Biennale de Venise 2014 le renouveau par l’archive
Estelle Bories, Marianne Le Gailliard
Des archives peuvent-elles être facteur de renouvellement et stimuler la création ? Tel est l’objectif que Paolo Baratta, président de la Biennale de Venise, s’est fixé. (Celui-ci nous a accordé un entretien que l’on trouvera sur notre site). Il s’agit d’abord de mettre en valeur et d’exploiter, par le catalogage, la restauration, mais aussi par l’exposition, un très vaste fonds d’archives constitué dès 1928, puis d’impulser une nouvelle lecture de la manifestation en définissant une perspective qui ne soit ni linéaire, ni figée, mais redéployée à travers plusieurs approches historiques. Cette connaissance mise à la disposition des commissaires et intégrée à leurs expositions attestera la prééminence de l’exposition-recherche sur l’expositionspectacle, écueil dont la Biennale est quelquefois accusée.
2014 marquera sans doute une nouvelle ère pour la Biennale de Venise. Le thème de la biennale d’architecture proposé cette année par son directeur Rem Koolhaas, « Absorbing Modernity: 1914-2014 » inaugure cette transformation. En mettant l’accent sur cent ans d’architecture à travers ses fondamentaux ( l ’ exposition a pour titre Fundamentals), l’objectif est de montrer comment un langage unique et universel s’est progressivement imposé indépendamment des styles nationaux. Son président, Paolo Baratta, nommé pour la première fois en 1998, évoque son désir de remettre en perspective la longue histoire de cet événement de la vie artistique internationale. À l’origine de grands projets de réhabilitation de l’espace urbain vénitien alliant la rénovation, l’extension des lieux d’exposition et la visibilité de la manifestation, il est également l’ini-
tiateur du changement de statut de la Biennale en société culturelle puis, à partir de 2004, en fondation. Dans ce contexte, l’importance accordée aux archives permet de revenir sur les nombreuses mutations traversées par la Biennale, tout en évitant l’écueil d’une vision dogmatique, et stimuler la réflexion par le regard prospectif qu’elles portent sur la création contemporaine. Depuis 2008, l’ASAC – Archivio Storico delle Arti Contemporanee –, division des Archives historiques des arts contemporains, est ainsi devenu un passage obligé pour les futurs commissaires. Lors de la 13e biennale d’architecture, une conférence intitulée « Les archives et les expositions » (20-21 octobre 2012) attestait du phénomène. La démarche a été renouvelée en 2013, lors de la 55e biennale d’art contemporain avec le projet du Palais encyclopédique de Massimiliano Gioni. Le directeur artistique de la prochaine biennale d’art contemporain (9 mai-22 novembre 2015), Okwui Enwezor (1), sélectionné pour sa connaissance de la mondialisation, interroge, comme Koolhaas, la place de l’art dans un monde globalisé à partir de sources documentaires. Il sera assurément amené à se pencher à son tour sur les archives de l’ASAC.

────────

» **EXERCICE 1**: Indiquez combien de lignes des entrées contiennent le mot "furthest", en tenant compte des majuscules et des minuscules. Donnez uniquement le nombre.

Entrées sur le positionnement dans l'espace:
────────

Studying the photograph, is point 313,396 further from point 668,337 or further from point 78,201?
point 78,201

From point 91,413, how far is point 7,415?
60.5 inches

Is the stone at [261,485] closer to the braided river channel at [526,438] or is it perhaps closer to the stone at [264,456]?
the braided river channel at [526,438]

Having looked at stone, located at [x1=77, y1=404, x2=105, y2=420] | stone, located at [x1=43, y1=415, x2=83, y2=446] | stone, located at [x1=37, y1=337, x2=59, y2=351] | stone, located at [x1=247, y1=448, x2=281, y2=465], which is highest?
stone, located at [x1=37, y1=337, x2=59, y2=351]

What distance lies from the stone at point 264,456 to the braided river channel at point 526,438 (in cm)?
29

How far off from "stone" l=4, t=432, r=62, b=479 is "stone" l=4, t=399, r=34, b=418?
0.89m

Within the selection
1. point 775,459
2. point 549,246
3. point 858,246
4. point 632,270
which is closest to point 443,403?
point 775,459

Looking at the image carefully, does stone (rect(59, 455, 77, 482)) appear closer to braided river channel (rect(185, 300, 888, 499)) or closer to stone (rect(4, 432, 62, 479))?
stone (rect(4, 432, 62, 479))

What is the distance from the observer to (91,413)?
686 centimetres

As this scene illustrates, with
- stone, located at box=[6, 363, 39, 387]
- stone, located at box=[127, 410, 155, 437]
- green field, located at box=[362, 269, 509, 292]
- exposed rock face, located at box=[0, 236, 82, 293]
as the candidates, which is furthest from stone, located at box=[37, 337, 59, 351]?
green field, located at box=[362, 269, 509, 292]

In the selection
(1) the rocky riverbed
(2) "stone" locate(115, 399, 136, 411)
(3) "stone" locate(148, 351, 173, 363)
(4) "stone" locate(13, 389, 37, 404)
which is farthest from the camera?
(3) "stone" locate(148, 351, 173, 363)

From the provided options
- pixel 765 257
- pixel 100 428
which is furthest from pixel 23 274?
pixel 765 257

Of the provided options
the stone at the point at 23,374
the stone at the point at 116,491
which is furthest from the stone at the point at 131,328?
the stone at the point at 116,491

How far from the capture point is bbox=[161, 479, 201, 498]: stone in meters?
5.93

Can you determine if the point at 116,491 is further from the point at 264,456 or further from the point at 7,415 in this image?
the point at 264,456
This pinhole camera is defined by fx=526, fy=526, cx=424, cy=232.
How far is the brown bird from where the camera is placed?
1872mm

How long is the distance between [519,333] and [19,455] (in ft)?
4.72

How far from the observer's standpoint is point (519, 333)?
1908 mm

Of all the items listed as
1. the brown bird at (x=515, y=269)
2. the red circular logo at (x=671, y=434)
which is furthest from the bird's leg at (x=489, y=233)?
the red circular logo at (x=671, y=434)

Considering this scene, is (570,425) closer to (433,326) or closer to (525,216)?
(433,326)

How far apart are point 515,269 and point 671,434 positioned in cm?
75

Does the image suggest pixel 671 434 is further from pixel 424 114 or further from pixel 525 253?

────────

» **EXERCICE 2**: Traduisez en anglais cette phrase de l'article sur la Biennale de Venise : « 2014 marquera sans doute une nouvelle ère pour la Biennale de Venise. »

» **CORRIGÉ DÉTAILLÉ 1**: 4

» **CORRIGÉ DÉTAILLÉ 2**: 2014 will no doubt mark a new era for the Venice Biennale.